(TEKS YANG DISEDIAKAN)
^^^^^^^^^^^^^^^^

Dua kitab Nashihat Muluk ini merupakan karya Imam Al Mawardi dan Imam Al Ghazali. Keduanya menulis kitab nasehat untuk pemerintah pada zamannya masing-masing. Al Mawardi menulis untuk menasehati penguasa era Abasiyah, sedang Al Ghazali menasehati penguasa Saljukiyyah.

Dua kitab di bawah ini menjadi relevan kembali untuk kita kaji, terutama ketika etika bernegara kita yang akhir-akhir ini mengalami kehancuran akibat tsunami caci maki yang melanda jagad medsos negeri ini.

Ulama zaman dulu tidak turun ke jalan teriak-teriak dan mencaci maki umaro dalam menyampaikan aspirasi. Ulama wajib menyampaikan aspirasi, jika diam justru berdosa karena termasuk kategori kitmanul ilmi, menyembunyikan ilmu. Namun nasehat-nasehat ulama tersebut wajib disampaikan dengan santun dan bijak. Kepada Fir’aun saja, Nabi Musa AS diperintahkan menyampaikan nasehat dengan kata-kata yang lembut (qawlan layyina).

^^^^^^^^^^^^^^^^

(KETENTUAN TUGAS)
A - Tolong ringkas paragraf yang diawali "Ulama zaman dulu tidak turun ke jalan" dari teks tentang kitab Nashihat Muluk menjadi daftar poin tanpa menghilangkan fakta pokoknya.
B - Teruskan teks tentang kitab Nashihat Muluk ini dengan menulis bagian berikutnya setelah kalimat terakhirnya.

^^^^^^^^^^^^^^^^

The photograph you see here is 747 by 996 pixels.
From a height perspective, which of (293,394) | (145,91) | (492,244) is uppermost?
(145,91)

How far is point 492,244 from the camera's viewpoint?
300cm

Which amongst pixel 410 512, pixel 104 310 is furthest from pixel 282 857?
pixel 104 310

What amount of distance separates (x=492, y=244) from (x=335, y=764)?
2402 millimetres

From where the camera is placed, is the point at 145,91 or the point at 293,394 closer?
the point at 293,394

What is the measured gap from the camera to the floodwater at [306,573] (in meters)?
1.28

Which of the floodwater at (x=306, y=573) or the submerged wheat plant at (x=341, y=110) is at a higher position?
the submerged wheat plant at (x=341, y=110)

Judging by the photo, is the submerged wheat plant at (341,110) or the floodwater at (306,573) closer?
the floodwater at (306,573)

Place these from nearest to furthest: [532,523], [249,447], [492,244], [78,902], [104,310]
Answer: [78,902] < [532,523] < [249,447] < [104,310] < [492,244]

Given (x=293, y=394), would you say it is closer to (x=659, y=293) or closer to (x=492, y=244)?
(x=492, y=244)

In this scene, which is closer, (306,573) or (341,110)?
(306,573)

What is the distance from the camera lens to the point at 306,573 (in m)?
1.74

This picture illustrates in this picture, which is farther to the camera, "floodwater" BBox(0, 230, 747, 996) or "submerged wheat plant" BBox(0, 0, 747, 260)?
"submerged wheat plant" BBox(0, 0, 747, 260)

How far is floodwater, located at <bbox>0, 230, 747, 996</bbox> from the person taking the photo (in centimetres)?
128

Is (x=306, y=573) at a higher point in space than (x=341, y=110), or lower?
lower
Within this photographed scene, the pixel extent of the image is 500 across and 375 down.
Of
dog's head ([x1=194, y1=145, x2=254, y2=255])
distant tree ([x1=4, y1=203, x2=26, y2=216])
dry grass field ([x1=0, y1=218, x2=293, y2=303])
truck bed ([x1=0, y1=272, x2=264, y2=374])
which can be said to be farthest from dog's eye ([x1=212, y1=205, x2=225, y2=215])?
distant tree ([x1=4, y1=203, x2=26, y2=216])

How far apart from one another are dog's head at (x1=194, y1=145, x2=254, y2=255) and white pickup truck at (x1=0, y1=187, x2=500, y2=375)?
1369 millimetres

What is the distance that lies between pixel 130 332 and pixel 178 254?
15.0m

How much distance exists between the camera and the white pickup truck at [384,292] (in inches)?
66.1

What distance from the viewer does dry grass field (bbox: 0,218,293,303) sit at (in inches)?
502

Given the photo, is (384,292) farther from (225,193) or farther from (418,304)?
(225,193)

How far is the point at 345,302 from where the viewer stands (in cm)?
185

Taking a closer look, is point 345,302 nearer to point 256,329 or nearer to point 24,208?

^^^^^^^^^^^^^^^^

(JAWABAN AKHIR)
A -
- Ulama zaman dulu tidak turun ke jalan, berteriak-teriak, atau mencaci maki umaro ketika menyampaikan aspirasi.
- Ulama wajib menyampaikan aspirasi. Jika diam, mereka justru berdosa karena termasuk kitmanul ilmi (menyembunyikan ilmu).
- Nasehat ulama wajib disampaikan dengan santun dan bijak.
- Bahkan kepada Fir'aun, Nabi Musa AS diperintahkan menasehati dengan kata-kata yang lembut (qawlan layyina).

B -
Al-Mawardi dan Al-Ghazali mengutip petuah-petuah bijak dari para Sahabat Nabi, pemimpin-pemimpin terkemuka Romawi dan Persia, dan filosof-filosof raksasa Yunani seperti Aristo dan Plato. Menurut mereka, kebijakan pemerintah butuh kawalan, bukan hinaan. Butuh dikritisi, bukan dicaci maki.

Berlandaskan dua kitab tersebut, rakyat Indonesia wajib menyampaikan saran dan kritik kepada pemerintah, asalkan dgn cara-cara yg ma’ruf. Selain memberi kritik konstruktif, rakyat juga sepantasnya mengapresiasi capaian-capaian kerja pemerintah yg menurut saya luar biasa.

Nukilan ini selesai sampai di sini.